State receives flood of business relief applications

As of Aug. 31, the eligibility requirements for the AK CARES grant program were expanded

Alaska’s COVID-19 relief program for businesses has seen a flood of new applications since the eligibility criteria was changed last month, state officials said during a Tuesday night press conference with Gov. Mike Dunleavy.

As of Aug. 31, the eligibility requirements for the AK CARES grant program were expanded to include businesses that received any amount of federal assistance through the Paycheck Protection Program or other forms of COVID-19 relief.

Julie Anderson, commissioner of the Department of Commerce, Community and Economic Development, said that on Monday — the day that the new eligibility criteria went into effect — the state received 812 applications asking for $56 million in relief. In total, as of Monday, the state has received 5,785 AK CARES applications.

More than 3,200 applications for the grant program were received after the state’s online portal went live at the beginning of August.

Nearly half of those applications, 47% according to Anderson, have come from commercial fishers, who were initially ineligible for the relief because their commercial fishing permits were not considered business licenses.

Altogether, the state received $301.3 million in funding requests through the AK CARES program, but only $290 million was set aside for the program. Anderson said that her department is still accepting new applications, but there is now a notice on the application portal that says that not all requests will be fully funded, and not all requests will be accepted.

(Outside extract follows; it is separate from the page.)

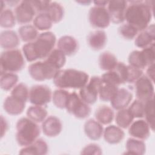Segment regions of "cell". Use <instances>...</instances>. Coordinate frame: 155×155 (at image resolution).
<instances>
[{"mask_svg":"<svg viewBox=\"0 0 155 155\" xmlns=\"http://www.w3.org/2000/svg\"><path fill=\"white\" fill-rule=\"evenodd\" d=\"M45 60L59 70L65 64L66 55L58 48L53 49Z\"/></svg>","mask_w":155,"mask_h":155,"instance_id":"obj_29","label":"cell"},{"mask_svg":"<svg viewBox=\"0 0 155 155\" xmlns=\"http://www.w3.org/2000/svg\"><path fill=\"white\" fill-rule=\"evenodd\" d=\"M16 140L21 147L33 143L40 134V128L36 122L28 117H21L16 125Z\"/></svg>","mask_w":155,"mask_h":155,"instance_id":"obj_4","label":"cell"},{"mask_svg":"<svg viewBox=\"0 0 155 155\" xmlns=\"http://www.w3.org/2000/svg\"><path fill=\"white\" fill-rule=\"evenodd\" d=\"M134 88L137 99L145 102L154 98V88L153 82L146 75L141 76L134 82Z\"/></svg>","mask_w":155,"mask_h":155,"instance_id":"obj_10","label":"cell"},{"mask_svg":"<svg viewBox=\"0 0 155 155\" xmlns=\"http://www.w3.org/2000/svg\"><path fill=\"white\" fill-rule=\"evenodd\" d=\"M25 102L24 101L10 94L5 99L3 108L6 113L9 114L18 115L24 111Z\"/></svg>","mask_w":155,"mask_h":155,"instance_id":"obj_18","label":"cell"},{"mask_svg":"<svg viewBox=\"0 0 155 155\" xmlns=\"http://www.w3.org/2000/svg\"><path fill=\"white\" fill-rule=\"evenodd\" d=\"M56 42V36L51 31L40 33L37 38L22 46V53L28 62L46 58L53 50Z\"/></svg>","mask_w":155,"mask_h":155,"instance_id":"obj_2","label":"cell"},{"mask_svg":"<svg viewBox=\"0 0 155 155\" xmlns=\"http://www.w3.org/2000/svg\"><path fill=\"white\" fill-rule=\"evenodd\" d=\"M143 117L148 124L152 131L154 130V98L144 102Z\"/></svg>","mask_w":155,"mask_h":155,"instance_id":"obj_38","label":"cell"},{"mask_svg":"<svg viewBox=\"0 0 155 155\" xmlns=\"http://www.w3.org/2000/svg\"><path fill=\"white\" fill-rule=\"evenodd\" d=\"M10 94L27 102L28 99L29 90L25 84L21 82L16 84L12 88Z\"/></svg>","mask_w":155,"mask_h":155,"instance_id":"obj_41","label":"cell"},{"mask_svg":"<svg viewBox=\"0 0 155 155\" xmlns=\"http://www.w3.org/2000/svg\"><path fill=\"white\" fill-rule=\"evenodd\" d=\"M128 61L130 65L142 70L147 67L143 61L141 51L139 50L132 51L129 54Z\"/></svg>","mask_w":155,"mask_h":155,"instance_id":"obj_39","label":"cell"},{"mask_svg":"<svg viewBox=\"0 0 155 155\" xmlns=\"http://www.w3.org/2000/svg\"><path fill=\"white\" fill-rule=\"evenodd\" d=\"M87 42L91 49L99 50L103 48L106 44V33L102 30H94L88 35L87 37Z\"/></svg>","mask_w":155,"mask_h":155,"instance_id":"obj_24","label":"cell"},{"mask_svg":"<svg viewBox=\"0 0 155 155\" xmlns=\"http://www.w3.org/2000/svg\"><path fill=\"white\" fill-rule=\"evenodd\" d=\"M124 19L127 23L135 27L138 31L146 28L153 15V1H133L127 2Z\"/></svg>","mask_w":155,"mask_h":155,"instance_id":"obj_1","label":"cell"},{"mask_svg":"<svg viewBox=\"0 0 155 155\" xmlns=\"http://www.w3.org/2000/svg\"><path fill=\"white\" fill-rule=\"evenodd\" d=\"M57 47L66 56H71L78 51V42L71 36L64 35L58 39Z\"/></svg>","mask_w":155,"mask_h":155,"instance_id":"obj_19","label":"cell"},{"mask_svg":"<svg viewBox=\"0 0 155 155\" xmlns=\"http://www.w3.org/2000/svg\"><path fill=\"white\" fill-rule=\"evenodd\" d=\"M101 78L103 82L116 85L117 87L122 84L119 76L114 69L104 73L101 76Z\"/></svg>","mask_w":155,"mask_h":155,"instance_id":"obj_43","label":"cell"},{"mask_svg":"<svg viewBox=\"0 0 155 155\" xmlns=\"http://www.w3.org/2000/svg\"><path fill=\"white\" fill-rule=\"evenodd\" d=\"M46 13L52 22L56 23L62 19L64 15V9L61 4L57 2H50Z\"/></svg>","mask_w":155,"mask_h":155,"instance_id":"obj_32","label":"cell"},{"mask_svg":"<svg viewBox=\"0 0 155 155\" xmlns=\"http://www.w3.org/2000/svg\"><path fill=\"white\" fill-rule=\"evenodd\" d=\"M94 4H95V6H99V7H105L108 4V1H93Z\"/></svg>","mask_w":155,"mask_h":155,"instance_id":"obj_49","label":"cell"},{"mask_svg":"<svg viewBox=\"0 0 155 155\" xmlns=\"http://www.w3.org/2000/svg\"><path fill=\"white\" fill-rule=\"evenodd\" d=\"M69 92L65 89L59 88L52 93V101L54 105L59 108H65Z\"/></svg>","mask_w":155,"mask_h":155,"instance_id":"obj_36","label":"cell"},{"mask_svg":"<svg viewBox=\"0 0 155 155\" xmlns=\"http://www.w3.org/2000/svg\"><path fill=\"white\" fill-rule=\"evenodd\" d=\"M125 145L126 154L142 155L146 151V146L143 140L130 137L127 139Z\"/></svg>","mask_w":155,"mask_h":155,"instance_id":"obj_26","label":"cell"},{"mask_svg":"<svg viewBox=\"0 0 155 155\" xmlns=\"http://www.w3.org/2000/svg\"><path fill=\"white\" fill-rule=\"evenodd\" d=\"M38 15L31 1H22L15 10L16 21L21 24H27L34 19Z\"/></svg>","mask_w":155,"mask_h":155,"instance_id":"obj_12","label":"cell"},{"mask_svg":"<svg viewBox=\"0 0 155 155\" xmlns=\"http://www.w3.org/2000/svg\"><path fill=\"white\" fill-rule=\"evenodd\" d=\"M101 82V77L96 76L91 77L86 85L79 89V95L80 97L89 105L94 104L98 97Z\"/></svg>","mask_w":155,"mask_h":155,"instance_id":"obj_8","label":"cell"},{"mask_svg":"<svg viewBox=\"0 0 155 155\" xmlns=\"http://www.w3.org/2000/svg\"><path fill=\"white\" fill-rule=\"evenodd\" d=\"M19 44V37L18 34L11 30L2 31L0 35V45L5 50L16 48Z\"/></svg>","mask_w":155,"mask_h":155,"instance_id":"obj_22","label":"cell"},{"mask_svg":"<svg viewBox=\"0 0 155 155\" xmlns=\"http://www.w3.org/2000/svg\"><path fill=\"white\" fill-rule=\"evenodd\" d=\"M102 151L101 148L96 143H90L85 146L81 154H94V155H101Z\"/></svg>","mask_w":155,"mask_h":155,"instance_id":"obj_46","label":"cell"},{"mask_svg":"<svg viewBox=\"0 0 155 155\" xmlns=\"http://www.w3.org/2000/svg\"><path fill=\"white\" fill-rule=\"evenodd\" d=\"M16 17L13 12L9 8H5L1 12L0 25L5 28H12L16 23Z\"/></svg>","mask_w":155,"mask_h":155,"instance_id":"obj_37","label":"cell"},{"mask_svg":"<svg viewBox=\"0 0 155 155\" xmlns=\"http://www.w3.org/2000/svg\"><path fill=\"white\" fill-rule=\"evenodd\" d=\"M84 130L86 136L93 140H99L103 136L102 124L93 119H90L85 122Z\"/></svg>","mask_w":155,"mask_h":155,"instance_id":"obj_21","label":"cell"},{"mask_svg":"<svg viewBox=\"0 0 155 155\" xmlns=\"http://www.w3.org/2000/svg\"><path fill=\"white\" fill-rule=\"evenodd\" d=\"M8 122L5 118H4L2 116H1V136L2 137L5 134L7 129H8Z\"/></svg>","mask_w":155,"mask_h":155,"instance_id":"obj_47","label":"cell"},{"mask_svg":"<svg viewBox=\"0 0 155 155\" xmlns=\"http://www.w3.org/2000/svg\"><path fill=\"white\" fill-rule=\"evenodd\" d=\"M117 62L116 56L110 51H104L99 56V65L101 69L107 71L113 70Z\"/></svg>","mask_w":155,"mask_h":155,"instance_id":"obj_27","label":"cell"},{"mask_svg":"<svg viewBox=\"0 0 155 155\" xmlns=\"http://www.w3.org/2000/svg\"><path fill=\"white\" fill-rule=\"evenodd\" d=\"M127 4V1L124 0L108 1L107 9L111 21L115 24H120L125 21L124 15Z\"/></svg>","mask_w":155,"mask_h":155,"instance_id":"obj_13","label":"cell"},{"mask_svg":"<svg viewBox=\"0 0 155 155\" xmlns=\"http://www.w3.org/2000/svg\"><path fill=\"white\" fill-rule=\"evenodd\" d=\"M88 19L91 26L99 29L107 27L111 22L108 10L105 7H91L88 12Z\"/></svg>","mask_w":155,"mask_h":155,"instance_id":"obj_11","label":"cell"},{"mask_svg":"<svg viewBox=\"0 0 155 155\" xmlns=\"http://www.w3.org/2000/svg\"><path fill=\"white\" fill-rule=\"evenodd\" d=\"M30 76L38 81H43L54 78L59 71L46 60L36 61L31 64L28 68Z\"/></svg>","mask_w":155,"mask_h":155,"instance_id":"obj_7","label":"cell"},{"mask_svg":"<svg viewBox=\"0 0 155 155\" xmlns=\"http://www.w3.org/2000/svg\"><path fill=\"white\" fill-rule=\"evenodd\" d=\"M25 66V60L21 50L14 48L2 51L0 56L1 74L15 73L21 71Z\"/></svg>","mask_w":155,"mask_h":155,"instance_id":"obj_5","label":"cell"},{"mask_svg":"<svg viewBox=\"0 0 155 155\" xmlns=\"http://www.w3.org/2000/svg\"><path fill=\"white\" fill-rule=\"evenodd\" d=\"M154 24H152L137 33L134 39L135 45L139 48H143L154 43Z\"/></svg>","mask_w":155,"mask_h":155,"instance_id":"obj_17","label":"cell"},{"mask_svg":"<svg viewBox=\"0 0 155 155\" xmlns=\"http://www.w3.org/2000/svg\"><path fill=\"white\" fill-rule=\"evenodd\" d=\"M48 147L47 142L42 139H37L31 144L24 147L19 151L20 154L44 155L48 153Z\"/></svg>","mask_w":155,"mask_h":155,"instance_id":"obj_23","label":"cell"},{"mask_svg":"<svg viewBox=\"0 0 155 155\" xmlns=\"http://www.w3.org/2000/svg\"><path fill=\"white\" fill-rule=\"evenodd\" d=\"M133 99L132 93L126 88H118L111 99L110 103L111 107L117 110L125 108L131 102Z\"/></svg>","mask_w":155,"mask_h":155,"instance_id":"obj_15","label":"cell"},{"mask_svg":"<svg viewBox=\"0 0 155 155\" xmlns=\"http://www.w3.org/2000/svg\"><path fill=\"white\" fill-rule=\"evenodd\" d=\"M52 99L51 89L45 85H35L29 90L28 100L35 105L44 106Z\"/></svg>","mask_w":155,"mask_h":155,"instance_id":"obj_9","label":"cell"},{"mask_svg":"<svg viewBox=\"0 0 155 155\" xmlns=\"http://www.w3.org/2000/svg\"><path fill=\"white\" fill-rule=\"evenodd\" d=\"M128 133L132 137L145 140L150 136V127L145 120L138 119L128 127Z\"/></svg>","mask_w":155,"mask_h":155,"instance_id":"obj_14","label":"cell"},{"mask_svg":"<svg viewBox=\"0 0 155 155\" xmlns=\"http://www.w3.org/2000/svg\"><path fill=\"white\" fill-rule=\"evenodd\" d=\"M89 80V76L83 71L73 68L59 70L53 78L54 84L62 89H81Z\"/></svg>","mask_w":155,"mask_h":155,"instance_id":"obj_3","label":"cell"},{"mask_svg":"<svg viewBox=\"0 0 155 155\" xmlns=\"http://www.w3.org/2000/svg\"><path fill=\"white\" fill-rule=\"evenodd\" d=\"M53 22L46 12L41 13L36 15L33 19L34 27L39 30L46 31L49 30L53 24Z\"/></svg>","mask_w":155,"mask_h":155,"instance_id":"obj_34","label":"cell"},{"mask_svg":"<svg viewBox=\"0 0 155 155\" xmlns=\"http://www.w3.org/2000/svg\"><path fill=\"white\" fill-rule=\"evenodd\" d=\"M134 117L128 108L119 110L115 116L117 125L121 128H127L133 121Z\"/></svg>","mask_w":155,"mask_h":155,"instance_id":"obj_30","label":"cell"},{"mask_svg":"<svg viewBox=\"0 0 155 155\" xmlns=\"http://www.w3.org/2000/svg\"><path fill=\"white\" fill-rule=\"evenodd\" d=\"M19 38L24 42L27 43L35 41L38 35V30L34 27V25L25 24L23 25L19 28L18 30Z\"/></svg>","mask_w":155,"mask_h":155,"instance_id":"obj_31","label":"cell"},{"mask_svg":"<svg viewBox=\"0 0 155 155\" xmlns=\"http://www.w3.org/2000/svg\"><path fill=\"white\" fill-rule=\"evenodd\" d=\"M118 32L123 38L130 40L135 38L138 33V30L131 25L126 22L119 27Z\"/></svg>","mask_w":155,"mask_h":155,"instance_id":"obj_40","label":"cell"},{"mask_svg":"<svg viewBox=\"0 0 155 155\" xmlns=\"http://www.w3.org/2000/svg\"><path fill=\"white\" fill-rule=\"evenodd\" d=\"M94 116L96 120L103 125H107L110 124L114 117V113L111 108L110 107L102 105L99 106L95 111Z\"/></svg>","mask_w":155,"mask_h":155,"instance_id":"obj_25","label":"cell"},{"mask_svg":"<svg viewBox=\"0 0 155 155\" xmlns=\"http://www.w3.org/2000/svg\"><path fill=\"white\" fill-rule=\"evenodd\" d=\"M142 75L143 71L142 70L133 67L130 65H127L126 82H135Z\"/></svg>","mask_w":155,"mask_h":155,"instance_id":"obj_45","label":"cell"},{"mask_svg":"<svg viewBox=\"0 0 155 155\" xmlns=\"http://www.w3.org/2000/svg\"><path fill=\"white\" fill-rule=\"evenodd\" d=\"M18 81V76L15 73H4L1 74L0 86L4 90L12 89Z\"/></svg>","mask_w":155,"mask_h":155,"instance_id":"obj_35","label":"cell"},{"mask_svg":"<svg viewBox=\"0 0 155 155\" xmlns=\"http://www.w3.org/2000/svg\"><path fill=\"white\" fill-rule=\"evenodd\" d=\"M65 109L69 113L79 119L86 118L91 113L89 104L85 102L76 92L69 93Z\"/></svg>","mask_w":155,"mask_h":155,"instance_id":"obj_6","label":"cell"},{"mask_svg":"<svg viewBox=\"0 0 155 155\" xmlns=\"http://www.w3.org/2000/svg\"><path fill=\"white\" fill-rule=\"evenodd\" d=\"M154 43L150 45L142 48L140 51L143 61L147 67L154 64L155 60V51H154Z\"/></svg>","mask_w":155,"mask_h":155,"instance_id":"obj_42","label":"cell"},{"mask_svg":"<svg viewBox=\"0 0 155 155\" xmlns=\"http://www.w3.org/2000/svg\"><path fill=\"white\" fill-rule=\"evenodd\" d=\"M118 88V87L103 82L101 79L98 96L102 101H110Z\"/></svg>","mask_w":155,"mask_h":155,"instance_id":"obj_33","label":"cell"},{"mask_svg":"<svg viewBox=\"0 0 155 155\" xmlns=\"http://www.w3.org/2000/svg\"><path fill=\"white\" fill-rule=\"evenodd\" d=\"M146 76L154 82V64H151L149 66H148V68L147 69V74Z\"/></svg>","mask_w":155,"mask_h":155,"instance_id":"obj_48","label":"cell"},{"mask_svg":"<svg viewBox=\"0 0 155 155\" xmlns=\"http://www.w3.org/2000/svg\"><path fill=\"white\" fill-rule=\"evenodd\" d=\"M26 114L27 117L37 124L41 123L47 117V111L42 106L33 105L27 109Z\"/></svg>","mask_w":155,"mask_h":155,"instance_id":"obj_28","label":"cell"},{"mask_svg":"<svg viewBox=\"0 0 155 155\" xmlns=\"http://www.w3.org/2000/svg\"><path fill=\"white\" fill-rule=\"evenodd\" d=\"M103 136L107 143L117 144L123 140L125 133L120 127L114 125H110L104 130Z\"/></svg>","mask_w":155,"mask_h":155,"instance_id":"obj_20","label":"cell"},{"mask_svg":"<svg viewBox=\"0 0 155 155\" xmlns=\"http://www.w3.org/2000/svg\"><path fill=\"white\" fill-rule=\"evenodd\" d=\"M62 129L61 120L55 116H49L42 124L44 134L48 137H55L60 134Z\"/></svg>","mask_w":155,"mask_h":155,"instance_id":"obj_16","label":"cell"},{"mask_svg":"<svg viewBox=\"0 0 155 155\" xmlns=\"http://www.w3.org/2000/svg\"><path fill=\"white\" fill-rule=\"evenodd\" d=\"M128 109L134 118H142L144 114V102L138 99L134 100Z\"/></svg>","mask_w":155,"mask_h":155,"instance_id":"obj_44","label":"cell"},{"mask_svg":"<svg viewBox=\"0 0 155 155\" xmlns=\"http://www.w3.org/2000/svg\"><path fill=\"white\" fill-rule=\"evenodd\" d=\"M78 3H80L81 4H84V5H88L89 4H90L91 2V1H76Z\"/></svg>","mask_w":155,"mask_h":155,"instance_id":"obj_50","label":"cell"}]
</instances>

Also during the press conference, officials addressed unemployment assistance available to Alaskans.

More than 90,000 Alaskans have received unemployment insurance since March, with about 60,000 still receiving payments, Tamika Ledbetter, commissioner of the Department of Labor and Workforce Development, said. At the end of July, the extra $600 a week in federal unemployment insurance ended, but the state received approval for a FEMA grant that will provide an extra $300 a week to compensate for the lost federal payments. That unemployment insurance has yet to be distributed, and Ledbetter said it’s about six weeks away. The payment amounts will be retroactive starting when the $600 per week ended.

Ledbetter also said that her department is ready to help with looking for work or job training, and unemployed Alaskans are encouraged to contact their local job center or visit for more information on the resources that are available.

In addition to addressing economic issues, Dunleavy took time during the press conference to commend the commercial fishing industry for their efforts to mitigate the spread of COVID-19 during the fishing season. Dunleavy noted that while outbreaks did occur at several processing plants across the state, none were tied to out-of-state workers who had brought the disease into Alaska from elsewhere, which was the primary concern at the beginning of the season.

“They were pretty diligent in making sure their folks followed the rules,” he said. “Of course, in any human endeavor, nothing is perfect. But nonetheless, the result of that has been, I think it’s pretty safe to report, that they did a pretty good job. The communities did a pretty good job. The people working did a good job.”

Dunleavy also fielded several questions unrelated to the pandemic.

When asked about Alaska Attorney General Kevin Clarkson’s resignation, he declined to make a comment and asked that further questions be related to the ongoing pandemic. Clarkson resigned last week after it was revealed that he had sent hundreds of inappropriate texts to a female state worker.

“That issue was dealt with according to law, and there are statutes that allow and prohibit certain comments on that,” Dunleavy said. “And so once again, if that’s a question you want answered, you can send it to our press, they’ll screen it through our department of law to make sure that the answers you’re given are in conjunction with applicable law to actually talk about that issue.”

Dunleavy was also asked about a social media post he made on Tuesday criticizing Montana-based company Sitka Gear for its public opposition to oil and gas development in the Arctic National Wildlife Refuge. He said he considered it his responsibility to call out companies that do things to “hurt Alaska.”

“Absolutely, I think it’s my job as the governor to call out a company that’s not located in Alaska that makes money off an Alaskan city’s name, a great city, to the detriment of Alaskans,” Dunleavy said. “Again, if you’ve got any more questions on that issue we can answer them in a different setting, but we’re trying to focus on the virus here. Nonetheless, that would be my answer.”